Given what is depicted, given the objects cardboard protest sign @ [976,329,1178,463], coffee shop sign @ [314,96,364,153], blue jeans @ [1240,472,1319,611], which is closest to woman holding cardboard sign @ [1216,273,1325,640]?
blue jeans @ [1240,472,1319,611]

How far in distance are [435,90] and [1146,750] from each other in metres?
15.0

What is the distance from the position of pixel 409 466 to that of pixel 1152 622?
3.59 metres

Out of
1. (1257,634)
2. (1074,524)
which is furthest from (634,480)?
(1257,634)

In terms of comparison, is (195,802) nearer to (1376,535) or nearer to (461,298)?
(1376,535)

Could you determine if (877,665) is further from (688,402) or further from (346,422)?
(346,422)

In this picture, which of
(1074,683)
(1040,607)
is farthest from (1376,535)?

■ ■ ■ ■ ■ ■ ■

— GIVEN REQUEST —
Reproduce all of the entries above word for word, keeping their original order.

— CORRECT ANSWER —
Given what is depicted, given the objects cardboard protest sign @ [976,329,1178,463], coffee shop sign @ [314,96,364,153], blue jeans @ [1240,472,1319,611], which is closest to woman holding cardboard sign @ [1216,273,1325,640]?
blue jeans @ [1240,472,1319,611]

How far in distance are [435,90] and [1146,750] from each other in metres?
15.0

What is the distance from the position of pixel 409 466 to that of pixel 1152 622?
3.59 metres

Out of
1. (1257,634)
2. (1074,524)
which is furthest from (634,480)?
(1257,634)

In terms of comparison, is (195,802) nearer to (1376,535) or nearer to (461,298)?
(1376,535)

Could you determine if (877,665) is further from (688,402) or further from (346,422)?
(346,422)

In this picture, which of
(1074,683)
(1040,607)
is farthest from (1376,535)?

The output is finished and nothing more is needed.